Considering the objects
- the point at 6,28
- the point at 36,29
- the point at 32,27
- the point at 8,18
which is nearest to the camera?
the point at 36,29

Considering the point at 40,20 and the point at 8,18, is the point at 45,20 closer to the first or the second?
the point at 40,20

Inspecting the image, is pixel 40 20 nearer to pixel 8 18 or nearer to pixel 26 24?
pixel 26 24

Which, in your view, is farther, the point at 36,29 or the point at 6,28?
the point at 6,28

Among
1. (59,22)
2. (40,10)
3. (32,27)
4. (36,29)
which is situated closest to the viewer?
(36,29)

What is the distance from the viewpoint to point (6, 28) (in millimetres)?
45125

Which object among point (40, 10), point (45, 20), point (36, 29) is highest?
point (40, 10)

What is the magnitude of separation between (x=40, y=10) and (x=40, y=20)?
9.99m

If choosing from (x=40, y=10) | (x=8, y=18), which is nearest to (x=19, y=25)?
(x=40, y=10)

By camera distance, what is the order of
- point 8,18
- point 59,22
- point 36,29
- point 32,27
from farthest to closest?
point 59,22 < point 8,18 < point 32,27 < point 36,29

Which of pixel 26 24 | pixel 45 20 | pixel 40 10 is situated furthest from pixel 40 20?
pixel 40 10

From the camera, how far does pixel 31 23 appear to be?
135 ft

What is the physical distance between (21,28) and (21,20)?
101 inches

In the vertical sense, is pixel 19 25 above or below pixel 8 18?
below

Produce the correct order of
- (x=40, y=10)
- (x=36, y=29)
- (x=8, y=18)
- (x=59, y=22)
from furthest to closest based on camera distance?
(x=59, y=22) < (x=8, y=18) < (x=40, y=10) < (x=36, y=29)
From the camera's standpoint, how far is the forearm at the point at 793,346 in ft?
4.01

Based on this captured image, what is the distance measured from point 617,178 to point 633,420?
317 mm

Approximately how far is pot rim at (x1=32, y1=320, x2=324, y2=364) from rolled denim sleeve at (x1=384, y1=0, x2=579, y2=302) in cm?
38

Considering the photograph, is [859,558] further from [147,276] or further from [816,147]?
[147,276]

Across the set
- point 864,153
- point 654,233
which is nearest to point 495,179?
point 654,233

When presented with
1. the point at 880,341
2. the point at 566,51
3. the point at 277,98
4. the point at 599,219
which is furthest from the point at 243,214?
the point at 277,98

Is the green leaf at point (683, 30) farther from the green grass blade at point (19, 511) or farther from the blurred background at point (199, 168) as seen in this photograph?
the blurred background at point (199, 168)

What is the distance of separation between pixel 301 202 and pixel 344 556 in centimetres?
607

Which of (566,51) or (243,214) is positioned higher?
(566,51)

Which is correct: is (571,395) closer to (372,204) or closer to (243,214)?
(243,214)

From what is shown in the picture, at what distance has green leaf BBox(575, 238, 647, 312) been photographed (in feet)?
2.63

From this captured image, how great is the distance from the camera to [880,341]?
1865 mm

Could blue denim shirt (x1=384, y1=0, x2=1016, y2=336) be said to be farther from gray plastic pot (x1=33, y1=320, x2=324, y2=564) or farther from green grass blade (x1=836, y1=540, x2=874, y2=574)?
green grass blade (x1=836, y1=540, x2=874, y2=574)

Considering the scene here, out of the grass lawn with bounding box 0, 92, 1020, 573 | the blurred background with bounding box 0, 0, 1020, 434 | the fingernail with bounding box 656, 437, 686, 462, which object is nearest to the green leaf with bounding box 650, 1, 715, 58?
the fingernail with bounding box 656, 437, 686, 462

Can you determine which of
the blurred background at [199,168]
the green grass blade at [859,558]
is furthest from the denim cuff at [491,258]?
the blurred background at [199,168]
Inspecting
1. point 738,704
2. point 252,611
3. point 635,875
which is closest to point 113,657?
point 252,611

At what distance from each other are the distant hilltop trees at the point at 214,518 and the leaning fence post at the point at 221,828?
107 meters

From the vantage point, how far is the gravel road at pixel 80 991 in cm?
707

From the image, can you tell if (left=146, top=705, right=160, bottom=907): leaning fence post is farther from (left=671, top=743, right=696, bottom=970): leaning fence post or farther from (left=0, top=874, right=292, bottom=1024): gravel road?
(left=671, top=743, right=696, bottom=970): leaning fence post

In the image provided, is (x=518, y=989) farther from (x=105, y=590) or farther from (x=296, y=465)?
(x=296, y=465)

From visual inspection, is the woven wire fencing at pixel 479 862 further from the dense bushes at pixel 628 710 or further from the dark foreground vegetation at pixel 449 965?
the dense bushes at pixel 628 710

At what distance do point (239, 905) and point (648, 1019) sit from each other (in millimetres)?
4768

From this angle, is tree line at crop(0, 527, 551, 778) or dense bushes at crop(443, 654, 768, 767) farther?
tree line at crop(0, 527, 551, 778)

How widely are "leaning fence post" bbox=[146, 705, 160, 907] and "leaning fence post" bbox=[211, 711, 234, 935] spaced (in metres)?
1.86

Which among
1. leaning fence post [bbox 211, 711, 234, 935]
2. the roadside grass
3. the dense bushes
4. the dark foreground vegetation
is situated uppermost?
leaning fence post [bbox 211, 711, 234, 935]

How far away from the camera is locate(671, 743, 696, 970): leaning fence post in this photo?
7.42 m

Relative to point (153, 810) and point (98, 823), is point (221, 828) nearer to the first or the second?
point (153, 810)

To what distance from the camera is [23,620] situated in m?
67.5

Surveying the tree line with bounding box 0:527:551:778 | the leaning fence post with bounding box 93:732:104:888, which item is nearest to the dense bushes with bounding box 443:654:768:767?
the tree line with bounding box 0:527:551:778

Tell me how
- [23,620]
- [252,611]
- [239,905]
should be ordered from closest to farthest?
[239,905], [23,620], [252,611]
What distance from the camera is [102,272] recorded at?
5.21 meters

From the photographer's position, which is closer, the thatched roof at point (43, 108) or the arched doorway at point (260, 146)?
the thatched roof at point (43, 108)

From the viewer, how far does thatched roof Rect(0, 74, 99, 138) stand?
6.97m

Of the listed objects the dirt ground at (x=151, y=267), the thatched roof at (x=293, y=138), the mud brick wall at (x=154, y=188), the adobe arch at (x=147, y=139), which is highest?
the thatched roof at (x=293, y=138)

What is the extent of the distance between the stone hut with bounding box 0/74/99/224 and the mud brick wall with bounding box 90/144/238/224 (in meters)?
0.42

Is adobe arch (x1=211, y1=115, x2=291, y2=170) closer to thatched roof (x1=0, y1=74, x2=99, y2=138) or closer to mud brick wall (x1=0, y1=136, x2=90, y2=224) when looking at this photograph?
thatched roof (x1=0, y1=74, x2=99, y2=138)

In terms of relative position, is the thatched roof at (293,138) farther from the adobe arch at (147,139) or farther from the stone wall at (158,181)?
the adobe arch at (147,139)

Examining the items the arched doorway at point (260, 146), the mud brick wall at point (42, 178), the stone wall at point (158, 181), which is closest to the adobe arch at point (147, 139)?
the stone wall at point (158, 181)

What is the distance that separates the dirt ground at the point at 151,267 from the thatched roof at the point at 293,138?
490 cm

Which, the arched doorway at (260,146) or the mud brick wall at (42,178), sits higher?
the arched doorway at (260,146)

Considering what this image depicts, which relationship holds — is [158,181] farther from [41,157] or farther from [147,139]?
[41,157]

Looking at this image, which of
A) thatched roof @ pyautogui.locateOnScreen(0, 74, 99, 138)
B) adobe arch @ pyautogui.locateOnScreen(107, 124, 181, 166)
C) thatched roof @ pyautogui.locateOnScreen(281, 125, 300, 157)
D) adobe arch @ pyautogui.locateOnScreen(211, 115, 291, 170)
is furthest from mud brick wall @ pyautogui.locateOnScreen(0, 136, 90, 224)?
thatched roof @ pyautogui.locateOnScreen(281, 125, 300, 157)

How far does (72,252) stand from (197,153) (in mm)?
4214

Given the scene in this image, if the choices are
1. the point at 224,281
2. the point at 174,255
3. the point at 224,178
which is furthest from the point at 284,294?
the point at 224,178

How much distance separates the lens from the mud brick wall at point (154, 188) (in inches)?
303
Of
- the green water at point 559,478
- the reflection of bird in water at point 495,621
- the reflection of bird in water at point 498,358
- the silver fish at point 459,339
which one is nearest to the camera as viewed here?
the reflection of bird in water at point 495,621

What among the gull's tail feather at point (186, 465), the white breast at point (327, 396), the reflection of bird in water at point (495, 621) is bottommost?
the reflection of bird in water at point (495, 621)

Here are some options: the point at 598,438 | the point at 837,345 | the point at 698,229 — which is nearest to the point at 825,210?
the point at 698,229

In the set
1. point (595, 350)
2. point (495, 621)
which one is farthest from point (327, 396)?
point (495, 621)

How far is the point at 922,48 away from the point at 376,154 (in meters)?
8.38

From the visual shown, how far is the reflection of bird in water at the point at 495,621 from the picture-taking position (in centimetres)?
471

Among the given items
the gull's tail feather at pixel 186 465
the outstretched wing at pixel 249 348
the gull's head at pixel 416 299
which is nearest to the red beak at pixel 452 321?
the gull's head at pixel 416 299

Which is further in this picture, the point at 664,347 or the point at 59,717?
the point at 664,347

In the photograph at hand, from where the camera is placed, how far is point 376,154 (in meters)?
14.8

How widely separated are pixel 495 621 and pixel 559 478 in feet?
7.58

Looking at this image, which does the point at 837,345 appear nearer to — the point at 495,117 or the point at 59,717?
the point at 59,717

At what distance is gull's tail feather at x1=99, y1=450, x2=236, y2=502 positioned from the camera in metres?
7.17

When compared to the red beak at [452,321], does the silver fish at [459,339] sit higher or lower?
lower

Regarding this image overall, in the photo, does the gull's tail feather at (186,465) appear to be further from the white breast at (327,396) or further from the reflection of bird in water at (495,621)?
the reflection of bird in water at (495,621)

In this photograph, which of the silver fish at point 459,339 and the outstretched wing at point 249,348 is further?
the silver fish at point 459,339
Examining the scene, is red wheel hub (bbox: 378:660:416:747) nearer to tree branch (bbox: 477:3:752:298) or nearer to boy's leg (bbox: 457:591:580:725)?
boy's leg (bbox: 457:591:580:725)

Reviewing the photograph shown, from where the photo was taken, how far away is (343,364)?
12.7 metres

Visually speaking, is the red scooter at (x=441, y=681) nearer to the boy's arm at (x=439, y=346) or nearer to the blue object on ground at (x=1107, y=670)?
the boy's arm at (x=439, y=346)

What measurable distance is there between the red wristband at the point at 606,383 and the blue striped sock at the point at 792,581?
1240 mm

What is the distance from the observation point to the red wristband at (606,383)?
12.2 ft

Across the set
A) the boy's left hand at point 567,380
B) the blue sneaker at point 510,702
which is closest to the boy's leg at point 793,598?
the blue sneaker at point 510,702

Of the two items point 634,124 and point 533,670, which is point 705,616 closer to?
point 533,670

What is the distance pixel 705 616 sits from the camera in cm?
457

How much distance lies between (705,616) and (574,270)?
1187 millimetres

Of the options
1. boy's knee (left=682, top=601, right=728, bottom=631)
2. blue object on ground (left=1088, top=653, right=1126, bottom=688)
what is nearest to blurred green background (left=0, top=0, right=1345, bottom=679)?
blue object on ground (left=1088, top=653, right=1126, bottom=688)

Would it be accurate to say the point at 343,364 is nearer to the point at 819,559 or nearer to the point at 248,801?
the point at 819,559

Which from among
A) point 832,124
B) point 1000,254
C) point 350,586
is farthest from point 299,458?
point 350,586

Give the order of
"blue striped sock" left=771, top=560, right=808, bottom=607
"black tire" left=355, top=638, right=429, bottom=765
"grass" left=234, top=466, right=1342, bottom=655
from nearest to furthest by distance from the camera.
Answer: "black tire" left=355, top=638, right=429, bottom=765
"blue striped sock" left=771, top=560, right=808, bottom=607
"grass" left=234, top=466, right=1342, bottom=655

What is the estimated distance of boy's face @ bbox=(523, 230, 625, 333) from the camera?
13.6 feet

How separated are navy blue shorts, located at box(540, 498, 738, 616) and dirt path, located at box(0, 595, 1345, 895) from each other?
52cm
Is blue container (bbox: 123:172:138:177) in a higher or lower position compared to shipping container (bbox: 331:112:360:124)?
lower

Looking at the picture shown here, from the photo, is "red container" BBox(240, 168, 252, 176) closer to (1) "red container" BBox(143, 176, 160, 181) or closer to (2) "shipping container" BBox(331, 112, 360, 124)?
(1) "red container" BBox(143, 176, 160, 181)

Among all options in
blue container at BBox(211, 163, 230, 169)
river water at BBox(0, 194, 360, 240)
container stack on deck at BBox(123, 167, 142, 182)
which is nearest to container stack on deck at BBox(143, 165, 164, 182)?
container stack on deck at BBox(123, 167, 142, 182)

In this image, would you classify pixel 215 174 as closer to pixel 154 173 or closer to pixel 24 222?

● What is expected
Can you recast the lines of the listing from the one containing "What is the distance from the observation" through the one containing "1187 millimetres", both included, as a JSON list of strings with one string per line and blank lines omitted?

● Exercise output
[
  "What is the distance from the observation point to the red wristband at (606,383)?",
  "12.2 ft",
  "Across the set",
  "A) the boy's left hand at point 567,380",
  "B) the blue sneaker at point 510,702",
  "which is closest to the boy's leg at point 793,598?",
  "the blue sneaker at point 510,702",
  "Of the two items point 634,124 and point 533,670, which is point 705,616 closer to?",
  "point 533,670",
  "What is the distance pixel 705 616 sits from the camera in cm?",
  "457",
  "How much distance lies between (705,616) and (574,270)?",
  "1187 millimetres"
]